AUFGABE 1:
Beantworte anhand des Textauszugs über die Mafia in Österreich:
(a) Welche Behörde warnte vor der wachsenden Präsenz krimineller Organisationen in Österreich?
(b) Ab welcher Transaktionshöhe müssen Barzahler von den verpflichteten Berufen identifiziert werden?
(c) Wodurch könnte die größere italienische Minderheit in Deutschland ausgeglichen werden?

TEXTAUSZUG:
============
Es muss jedoch davon ausgegangen werden, dass die italienische Mafia eine äußerst wichtige Rolle spielt. Die italienische Anti-Mafia-Behörde DIA warnte dieses Jahr vor der wachsenden Präsenz von kriminellen Organisationen in Österreich, die zur italienischen Mafia gehören oder Verbindungen mit dieser unterhalten. Der OK-Verantwortliche des BKA Österreich sagte in der Folge im Interview mit dem Kurier, dass die Entwicklung der Mafiaaktivitäten im Alpenland besorgniserregend wäre. Ebenfalls ist in dem Artikel die Rede von einem 2019 festgestellten locale, also einer permanenten, selbständig agierenden ‘Ndrangheta-Zelle, die sich auf Drogenhandel spezialisiert und gegen die bereits erfolgreich eingeschritten worden sei.
Österreich ist für die Mafia ähnlich attraktiv wie Deutschland
Verwunderlich ist das nicht, wenn man die wesentlichen Faktoren analysiert, die auch Deutschland für die Mafia attraktiv machen. Ihre Präsenz ist in Österreich vorrangig den OK-Ermittler*innen bekannt, während – ähnlich wie in Deutschland – in der breiten Bevölkerung Verklärung und Stereotype über dieses Phänomen vorherrschen.
Ebenso Fehlanzeige besteht bezüglich einer gesetzlichen Bargeldobergrenze – jede Transaktion kann unabhängig von ihrer Höhe in bar durchgeführt werden. Legale und illegale Geschäftsaktivitäten der Mafia weisen einen hohen Bargeldbezug auf.
Barzahler sind lediglich bei einer Transaktionshöhe von 10.000 € und mehr von den verpflichteten Berufen wie Banken oder Güterhändler zu identifizieren. Im Gegensatz zur Mehrzahl der EU-Staaten ist das Bezahlverhalten in Deutschland und Österreich auch bei Großzahlungen bargeldaffin..
Entsprechend war bisher auch der politische Gegenwind der österreichischen Regierung gegenüber den Bemühungen der Europäischen Union für eine einheitliche Bargeldobergrenze. Dass in Deutschland zwar aufgrund der Migrationsbewegungen des 20. Jahrhunderts eine deutlich größere italienische Minderheit in der Bevölkerung und damit mehr Rückzugsräume für die Mafia bestehen, könnte wiederum durch die bessere geographische Lage Österreichs zu Italien ausgeglichen werden.
============
VORLIEGENDE ZEILEN:
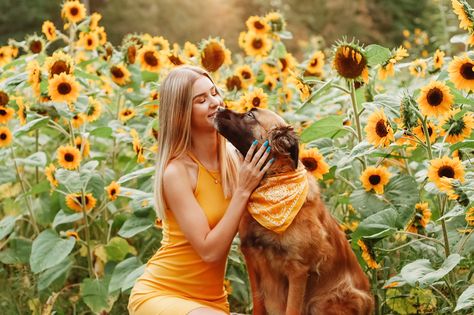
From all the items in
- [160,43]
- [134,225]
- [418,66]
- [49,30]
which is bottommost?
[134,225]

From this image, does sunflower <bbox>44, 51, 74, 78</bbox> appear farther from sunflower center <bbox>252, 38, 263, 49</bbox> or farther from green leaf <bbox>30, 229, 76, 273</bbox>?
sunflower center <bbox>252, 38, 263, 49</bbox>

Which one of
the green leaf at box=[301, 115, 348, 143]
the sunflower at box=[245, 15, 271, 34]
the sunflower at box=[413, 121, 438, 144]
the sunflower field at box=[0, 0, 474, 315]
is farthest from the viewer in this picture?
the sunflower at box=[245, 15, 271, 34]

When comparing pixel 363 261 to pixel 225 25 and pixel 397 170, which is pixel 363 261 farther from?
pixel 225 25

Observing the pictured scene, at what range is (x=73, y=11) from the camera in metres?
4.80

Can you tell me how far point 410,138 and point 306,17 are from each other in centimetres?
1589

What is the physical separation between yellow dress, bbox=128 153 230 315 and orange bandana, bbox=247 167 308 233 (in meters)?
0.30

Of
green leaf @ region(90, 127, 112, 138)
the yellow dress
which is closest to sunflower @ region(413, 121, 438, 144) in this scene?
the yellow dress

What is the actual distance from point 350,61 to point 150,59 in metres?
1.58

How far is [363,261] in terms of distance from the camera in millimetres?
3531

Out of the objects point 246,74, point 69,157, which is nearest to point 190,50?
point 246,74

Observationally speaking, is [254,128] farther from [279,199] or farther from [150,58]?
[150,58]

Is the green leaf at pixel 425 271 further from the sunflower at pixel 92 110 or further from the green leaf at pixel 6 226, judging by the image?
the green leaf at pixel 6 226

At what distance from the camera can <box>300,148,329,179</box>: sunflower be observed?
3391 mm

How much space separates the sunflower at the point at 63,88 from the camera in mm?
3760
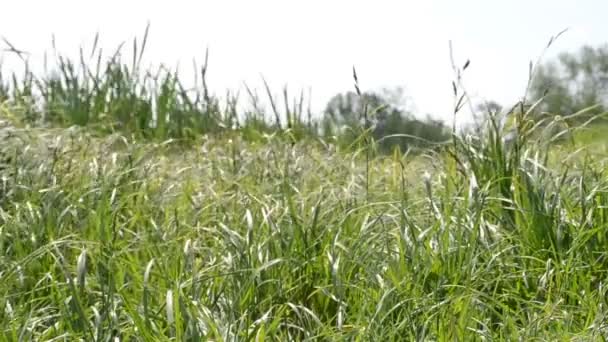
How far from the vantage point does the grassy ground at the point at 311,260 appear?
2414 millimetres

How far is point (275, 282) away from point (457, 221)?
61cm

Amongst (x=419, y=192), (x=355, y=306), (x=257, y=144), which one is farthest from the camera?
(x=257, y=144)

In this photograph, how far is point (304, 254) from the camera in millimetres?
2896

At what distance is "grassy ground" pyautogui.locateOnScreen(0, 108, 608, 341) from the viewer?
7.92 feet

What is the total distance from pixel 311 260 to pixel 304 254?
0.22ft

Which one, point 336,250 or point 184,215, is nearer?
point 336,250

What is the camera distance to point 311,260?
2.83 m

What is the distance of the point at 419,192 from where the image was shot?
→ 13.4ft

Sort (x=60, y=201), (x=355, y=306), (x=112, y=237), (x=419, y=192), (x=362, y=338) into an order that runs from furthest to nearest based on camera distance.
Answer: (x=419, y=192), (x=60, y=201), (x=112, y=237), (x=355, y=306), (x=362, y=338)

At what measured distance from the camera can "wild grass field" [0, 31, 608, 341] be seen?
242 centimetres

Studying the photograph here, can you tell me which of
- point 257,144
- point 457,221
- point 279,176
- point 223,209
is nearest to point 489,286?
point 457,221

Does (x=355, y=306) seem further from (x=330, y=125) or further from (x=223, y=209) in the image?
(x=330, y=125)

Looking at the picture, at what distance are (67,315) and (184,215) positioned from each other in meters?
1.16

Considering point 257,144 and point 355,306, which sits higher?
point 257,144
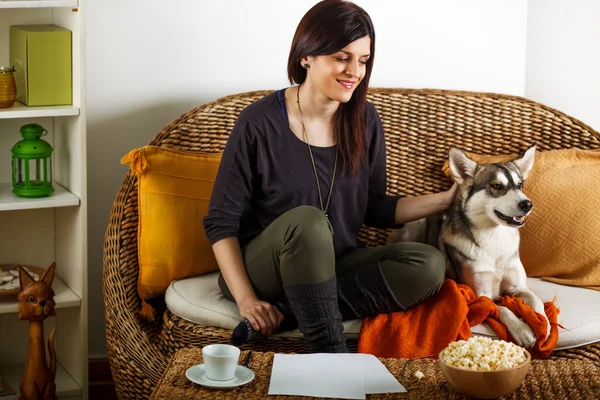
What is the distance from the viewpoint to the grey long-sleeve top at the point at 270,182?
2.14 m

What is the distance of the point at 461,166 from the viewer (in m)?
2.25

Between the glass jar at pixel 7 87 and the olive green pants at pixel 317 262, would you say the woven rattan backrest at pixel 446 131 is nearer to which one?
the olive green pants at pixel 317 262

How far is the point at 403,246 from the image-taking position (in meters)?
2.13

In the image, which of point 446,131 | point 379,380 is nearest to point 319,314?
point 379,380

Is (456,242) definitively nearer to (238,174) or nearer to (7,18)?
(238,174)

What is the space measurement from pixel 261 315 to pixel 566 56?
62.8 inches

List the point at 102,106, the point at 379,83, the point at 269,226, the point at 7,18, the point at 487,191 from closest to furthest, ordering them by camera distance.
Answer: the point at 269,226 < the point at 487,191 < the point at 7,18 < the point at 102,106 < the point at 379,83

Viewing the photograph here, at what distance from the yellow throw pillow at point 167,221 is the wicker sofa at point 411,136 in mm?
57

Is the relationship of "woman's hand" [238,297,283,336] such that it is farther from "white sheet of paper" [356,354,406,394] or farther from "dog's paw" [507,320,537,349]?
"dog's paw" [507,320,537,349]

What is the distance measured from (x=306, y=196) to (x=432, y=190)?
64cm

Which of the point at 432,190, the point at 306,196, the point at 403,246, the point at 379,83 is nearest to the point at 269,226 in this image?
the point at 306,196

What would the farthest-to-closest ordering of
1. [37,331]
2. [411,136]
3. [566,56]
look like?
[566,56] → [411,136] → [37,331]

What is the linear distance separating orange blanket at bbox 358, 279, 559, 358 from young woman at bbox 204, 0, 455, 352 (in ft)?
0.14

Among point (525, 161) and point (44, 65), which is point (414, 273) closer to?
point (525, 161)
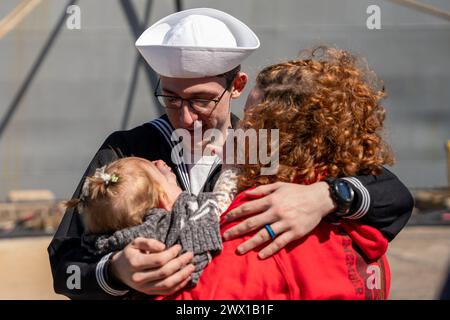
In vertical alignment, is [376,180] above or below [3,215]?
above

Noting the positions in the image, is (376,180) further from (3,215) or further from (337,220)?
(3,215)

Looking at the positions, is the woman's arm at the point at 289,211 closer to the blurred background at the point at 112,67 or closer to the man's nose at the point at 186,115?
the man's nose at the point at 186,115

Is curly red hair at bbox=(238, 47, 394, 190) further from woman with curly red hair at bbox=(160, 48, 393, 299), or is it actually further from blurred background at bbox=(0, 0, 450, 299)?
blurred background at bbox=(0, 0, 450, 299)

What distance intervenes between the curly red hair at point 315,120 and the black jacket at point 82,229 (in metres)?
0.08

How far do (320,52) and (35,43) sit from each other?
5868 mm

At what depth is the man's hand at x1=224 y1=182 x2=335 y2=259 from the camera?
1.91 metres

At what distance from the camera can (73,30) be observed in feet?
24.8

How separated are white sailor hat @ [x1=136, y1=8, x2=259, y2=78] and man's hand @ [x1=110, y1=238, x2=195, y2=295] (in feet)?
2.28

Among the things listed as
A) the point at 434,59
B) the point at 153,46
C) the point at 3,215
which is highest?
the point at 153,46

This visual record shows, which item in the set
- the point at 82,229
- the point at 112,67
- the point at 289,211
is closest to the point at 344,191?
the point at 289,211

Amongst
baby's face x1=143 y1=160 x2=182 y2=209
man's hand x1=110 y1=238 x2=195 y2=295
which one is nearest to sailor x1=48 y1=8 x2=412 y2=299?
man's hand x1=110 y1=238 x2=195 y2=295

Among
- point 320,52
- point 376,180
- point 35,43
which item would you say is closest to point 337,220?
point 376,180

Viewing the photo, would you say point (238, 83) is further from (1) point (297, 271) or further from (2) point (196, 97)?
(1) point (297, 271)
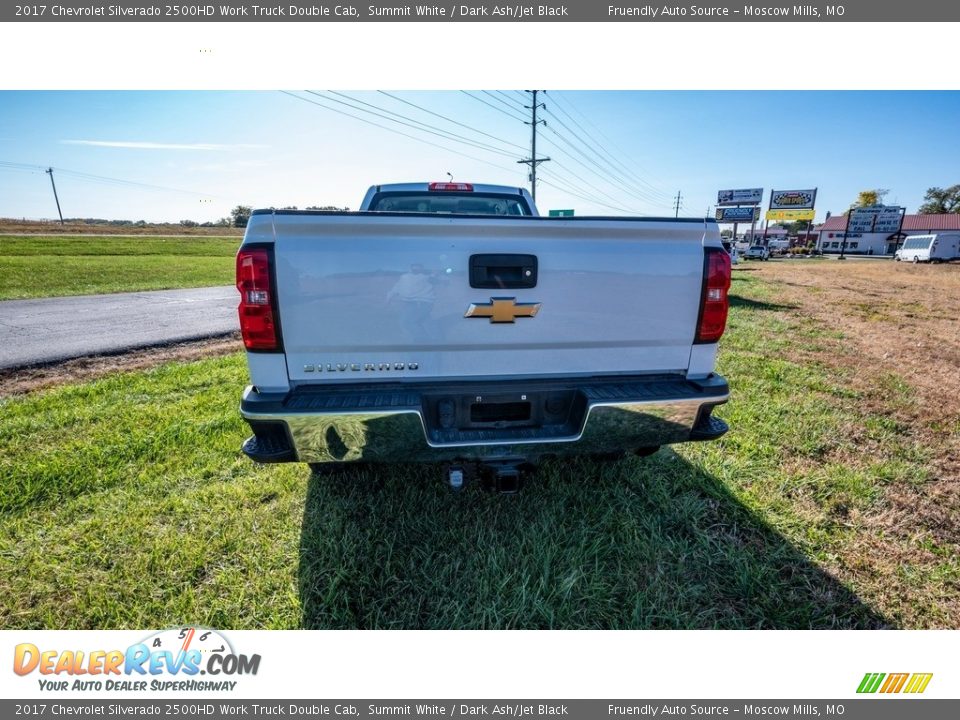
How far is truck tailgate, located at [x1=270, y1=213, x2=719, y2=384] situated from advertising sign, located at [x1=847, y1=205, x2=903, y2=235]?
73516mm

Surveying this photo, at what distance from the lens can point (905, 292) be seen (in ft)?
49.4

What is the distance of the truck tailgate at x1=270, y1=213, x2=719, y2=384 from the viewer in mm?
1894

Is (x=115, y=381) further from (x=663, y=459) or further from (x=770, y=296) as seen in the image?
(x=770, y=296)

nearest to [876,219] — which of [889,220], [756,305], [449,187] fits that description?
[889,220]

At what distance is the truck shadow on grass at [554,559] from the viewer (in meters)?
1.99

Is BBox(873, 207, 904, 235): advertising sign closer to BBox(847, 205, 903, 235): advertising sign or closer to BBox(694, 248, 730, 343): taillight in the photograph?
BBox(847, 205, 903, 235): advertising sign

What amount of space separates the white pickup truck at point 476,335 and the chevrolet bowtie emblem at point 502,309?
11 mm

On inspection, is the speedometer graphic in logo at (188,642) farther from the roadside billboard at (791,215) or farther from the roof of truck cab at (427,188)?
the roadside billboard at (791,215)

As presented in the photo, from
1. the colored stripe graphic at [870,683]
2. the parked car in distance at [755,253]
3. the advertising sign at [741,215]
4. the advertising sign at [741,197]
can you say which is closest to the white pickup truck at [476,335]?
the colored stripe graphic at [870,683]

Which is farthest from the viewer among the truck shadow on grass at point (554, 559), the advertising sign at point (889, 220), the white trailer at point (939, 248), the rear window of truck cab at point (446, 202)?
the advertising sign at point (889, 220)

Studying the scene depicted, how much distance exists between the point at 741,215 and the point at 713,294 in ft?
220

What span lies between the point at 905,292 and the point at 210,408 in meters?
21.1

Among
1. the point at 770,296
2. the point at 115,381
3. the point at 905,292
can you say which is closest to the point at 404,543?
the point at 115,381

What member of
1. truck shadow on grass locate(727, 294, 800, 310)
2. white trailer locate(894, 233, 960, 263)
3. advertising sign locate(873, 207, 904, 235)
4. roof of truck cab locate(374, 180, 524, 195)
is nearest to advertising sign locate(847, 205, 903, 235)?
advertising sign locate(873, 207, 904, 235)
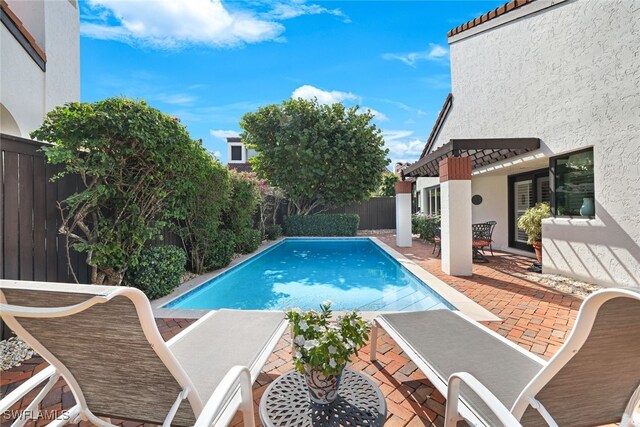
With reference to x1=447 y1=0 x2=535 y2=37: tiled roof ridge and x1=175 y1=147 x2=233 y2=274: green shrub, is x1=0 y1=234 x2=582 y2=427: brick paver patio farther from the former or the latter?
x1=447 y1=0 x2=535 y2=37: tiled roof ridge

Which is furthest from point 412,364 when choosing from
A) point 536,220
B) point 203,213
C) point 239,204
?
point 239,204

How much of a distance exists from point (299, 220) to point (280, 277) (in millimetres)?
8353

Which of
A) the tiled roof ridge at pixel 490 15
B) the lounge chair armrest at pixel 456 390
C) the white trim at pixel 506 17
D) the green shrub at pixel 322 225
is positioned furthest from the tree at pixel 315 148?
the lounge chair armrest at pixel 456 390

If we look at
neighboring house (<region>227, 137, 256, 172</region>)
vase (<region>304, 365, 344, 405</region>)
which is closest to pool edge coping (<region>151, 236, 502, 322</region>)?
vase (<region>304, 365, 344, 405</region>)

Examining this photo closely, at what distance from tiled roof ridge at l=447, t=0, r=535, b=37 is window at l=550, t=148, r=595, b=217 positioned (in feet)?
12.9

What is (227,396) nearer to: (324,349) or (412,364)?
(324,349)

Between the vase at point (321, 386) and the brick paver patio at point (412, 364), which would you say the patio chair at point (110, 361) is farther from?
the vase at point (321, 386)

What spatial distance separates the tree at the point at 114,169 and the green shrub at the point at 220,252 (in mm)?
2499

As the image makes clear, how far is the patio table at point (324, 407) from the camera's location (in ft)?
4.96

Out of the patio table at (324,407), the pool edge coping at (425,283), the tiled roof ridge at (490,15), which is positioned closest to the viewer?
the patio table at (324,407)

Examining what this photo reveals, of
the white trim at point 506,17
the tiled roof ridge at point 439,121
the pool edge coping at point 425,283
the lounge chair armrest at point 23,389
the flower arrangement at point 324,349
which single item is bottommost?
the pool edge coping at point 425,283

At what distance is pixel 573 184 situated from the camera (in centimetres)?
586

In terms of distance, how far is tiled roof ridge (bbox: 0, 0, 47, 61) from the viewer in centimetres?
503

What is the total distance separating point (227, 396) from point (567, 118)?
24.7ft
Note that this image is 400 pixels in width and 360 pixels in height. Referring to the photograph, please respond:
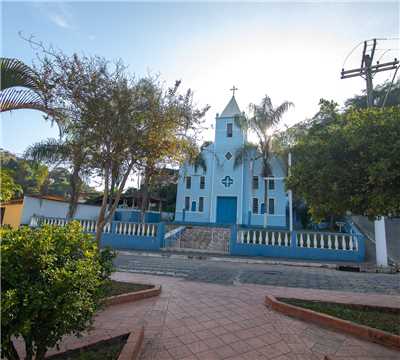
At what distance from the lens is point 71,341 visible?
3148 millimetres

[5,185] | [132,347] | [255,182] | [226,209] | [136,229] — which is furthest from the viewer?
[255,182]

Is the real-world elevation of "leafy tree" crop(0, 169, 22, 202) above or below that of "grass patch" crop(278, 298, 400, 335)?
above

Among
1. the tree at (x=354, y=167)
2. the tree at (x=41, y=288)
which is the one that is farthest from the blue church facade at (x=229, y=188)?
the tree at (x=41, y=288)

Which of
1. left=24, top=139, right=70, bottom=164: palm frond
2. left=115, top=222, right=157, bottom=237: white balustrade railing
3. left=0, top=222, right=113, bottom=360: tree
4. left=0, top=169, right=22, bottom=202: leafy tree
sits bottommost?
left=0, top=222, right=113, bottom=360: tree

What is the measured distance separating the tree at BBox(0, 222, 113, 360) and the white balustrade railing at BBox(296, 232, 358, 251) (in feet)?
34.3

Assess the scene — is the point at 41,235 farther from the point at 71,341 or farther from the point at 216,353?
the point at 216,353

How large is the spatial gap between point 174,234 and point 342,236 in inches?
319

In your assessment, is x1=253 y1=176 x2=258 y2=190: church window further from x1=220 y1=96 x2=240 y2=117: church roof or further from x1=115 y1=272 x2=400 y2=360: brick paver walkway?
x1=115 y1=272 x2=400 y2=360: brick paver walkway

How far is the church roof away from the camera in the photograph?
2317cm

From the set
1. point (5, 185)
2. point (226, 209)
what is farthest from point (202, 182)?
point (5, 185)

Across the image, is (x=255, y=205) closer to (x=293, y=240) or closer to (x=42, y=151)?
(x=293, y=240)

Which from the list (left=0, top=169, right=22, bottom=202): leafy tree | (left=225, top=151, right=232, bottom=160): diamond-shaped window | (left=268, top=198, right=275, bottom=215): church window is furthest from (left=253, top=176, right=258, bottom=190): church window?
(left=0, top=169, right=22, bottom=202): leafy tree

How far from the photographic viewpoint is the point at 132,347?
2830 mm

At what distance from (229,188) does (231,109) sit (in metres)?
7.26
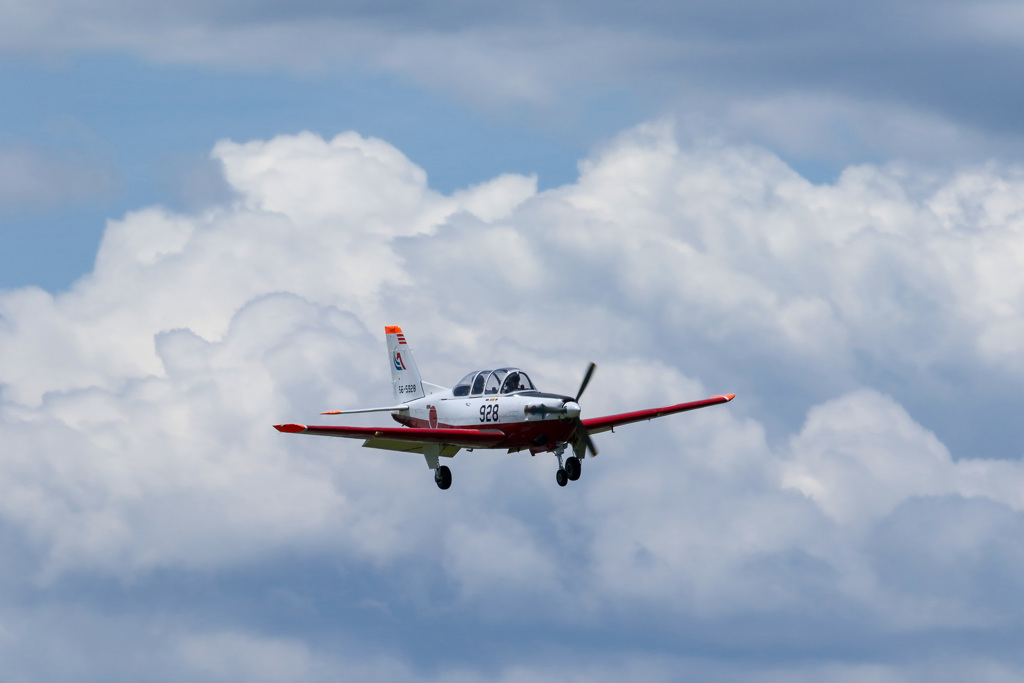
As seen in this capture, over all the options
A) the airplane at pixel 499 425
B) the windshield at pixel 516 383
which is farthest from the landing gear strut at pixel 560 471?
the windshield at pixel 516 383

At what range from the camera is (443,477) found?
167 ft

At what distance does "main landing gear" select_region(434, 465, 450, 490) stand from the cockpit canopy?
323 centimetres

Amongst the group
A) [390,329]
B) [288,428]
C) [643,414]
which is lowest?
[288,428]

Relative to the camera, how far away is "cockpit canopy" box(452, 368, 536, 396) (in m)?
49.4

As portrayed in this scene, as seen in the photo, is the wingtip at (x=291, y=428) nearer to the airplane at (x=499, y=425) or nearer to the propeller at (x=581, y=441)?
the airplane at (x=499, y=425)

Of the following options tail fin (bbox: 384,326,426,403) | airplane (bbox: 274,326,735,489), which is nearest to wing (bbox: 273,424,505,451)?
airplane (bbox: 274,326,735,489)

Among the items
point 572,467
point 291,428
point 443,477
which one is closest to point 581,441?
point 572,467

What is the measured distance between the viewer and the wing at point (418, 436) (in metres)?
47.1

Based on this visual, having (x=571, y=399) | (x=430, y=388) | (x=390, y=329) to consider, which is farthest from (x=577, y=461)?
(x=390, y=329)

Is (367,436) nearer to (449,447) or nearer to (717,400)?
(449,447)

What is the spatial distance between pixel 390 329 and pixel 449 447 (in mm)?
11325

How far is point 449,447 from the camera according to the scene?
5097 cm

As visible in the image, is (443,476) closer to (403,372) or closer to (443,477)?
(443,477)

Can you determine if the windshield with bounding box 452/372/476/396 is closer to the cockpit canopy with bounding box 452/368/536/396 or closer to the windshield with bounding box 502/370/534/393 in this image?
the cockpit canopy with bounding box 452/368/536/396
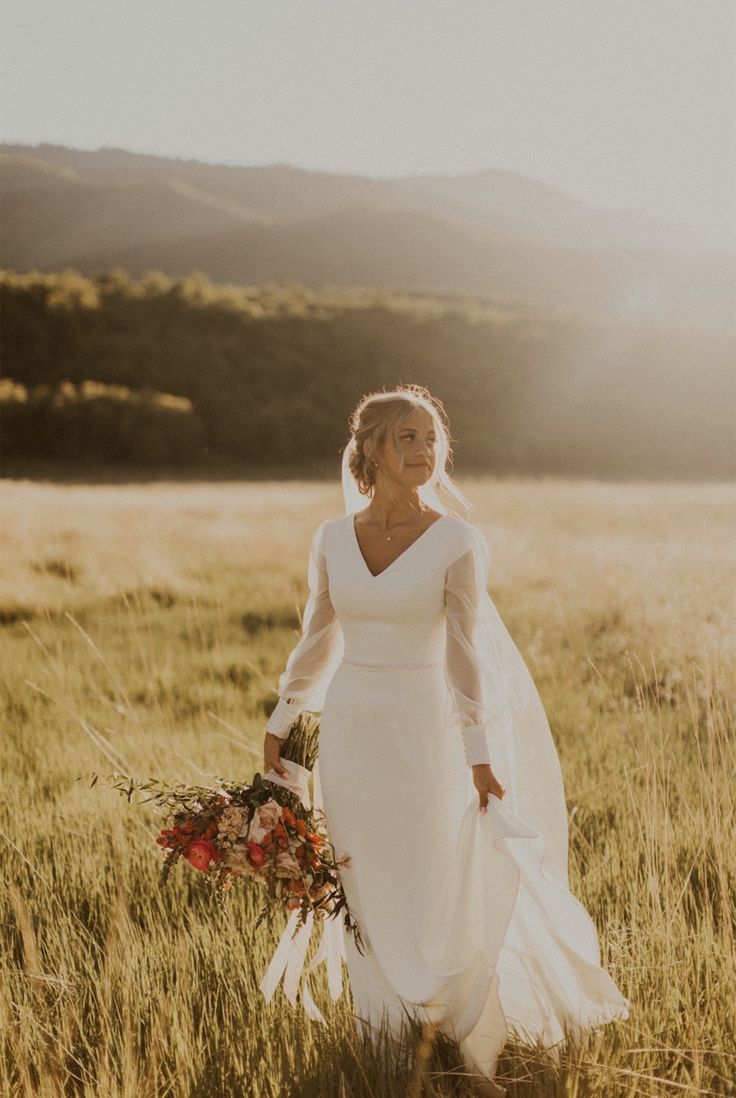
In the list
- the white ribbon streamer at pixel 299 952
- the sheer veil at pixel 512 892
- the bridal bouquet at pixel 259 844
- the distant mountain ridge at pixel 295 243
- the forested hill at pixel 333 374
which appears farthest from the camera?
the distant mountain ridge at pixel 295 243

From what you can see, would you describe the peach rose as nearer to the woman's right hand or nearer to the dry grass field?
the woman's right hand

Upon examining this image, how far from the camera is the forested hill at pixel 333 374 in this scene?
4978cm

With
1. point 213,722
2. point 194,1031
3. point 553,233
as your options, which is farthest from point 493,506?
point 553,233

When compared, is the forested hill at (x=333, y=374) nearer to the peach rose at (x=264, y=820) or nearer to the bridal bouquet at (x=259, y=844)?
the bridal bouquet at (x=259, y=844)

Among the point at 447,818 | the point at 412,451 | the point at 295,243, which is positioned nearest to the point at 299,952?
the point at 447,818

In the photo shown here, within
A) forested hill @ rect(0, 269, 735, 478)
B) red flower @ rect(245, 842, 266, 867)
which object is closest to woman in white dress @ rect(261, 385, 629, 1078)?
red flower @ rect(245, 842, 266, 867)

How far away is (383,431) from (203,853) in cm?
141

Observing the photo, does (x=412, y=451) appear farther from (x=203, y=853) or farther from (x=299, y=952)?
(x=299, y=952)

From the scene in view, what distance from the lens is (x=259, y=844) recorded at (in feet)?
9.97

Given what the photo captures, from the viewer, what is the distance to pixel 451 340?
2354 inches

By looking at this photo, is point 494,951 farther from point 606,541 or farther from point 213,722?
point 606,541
============
AUFGABE 2:
Ersetze in den Zeilen, nicht im Textauszug, „image“ durch „photo“. Gib dabei nur die Zeilen von der Zeile mit „What is the camera distance to point 311,260?“ bis einschließlich der Zeile mit „y=306), (x=362, y=338)“ wieder und lass alles andere unverändert.

VOLLSTÄNDIGE LÖSUNG 1:
(a) Die italienische Anti-Mafia-Behörde DIA.
(b) Ab 10.000 €.
(c) Durch die bessere geographische Lage Österreichs zu Italien.

VOLLSTÄNDIGE LÖSUNG 2:
What is the camera distance to point 311,260?
2.83 m

What is the distance of the point at 419,192 from where the photo was shot?
→ 13.4ft

Sort (x=60, y=201), (x=355, y=306), (x=112, y=237), (x=419, y=192), (x=362, y=338) into an order that runs from furthest to nearest based on camera distance.
Answer: (x=419, y=192), (x=60, y=201), (x=112, y=237), (x=355, y=306), (x=362, y=338)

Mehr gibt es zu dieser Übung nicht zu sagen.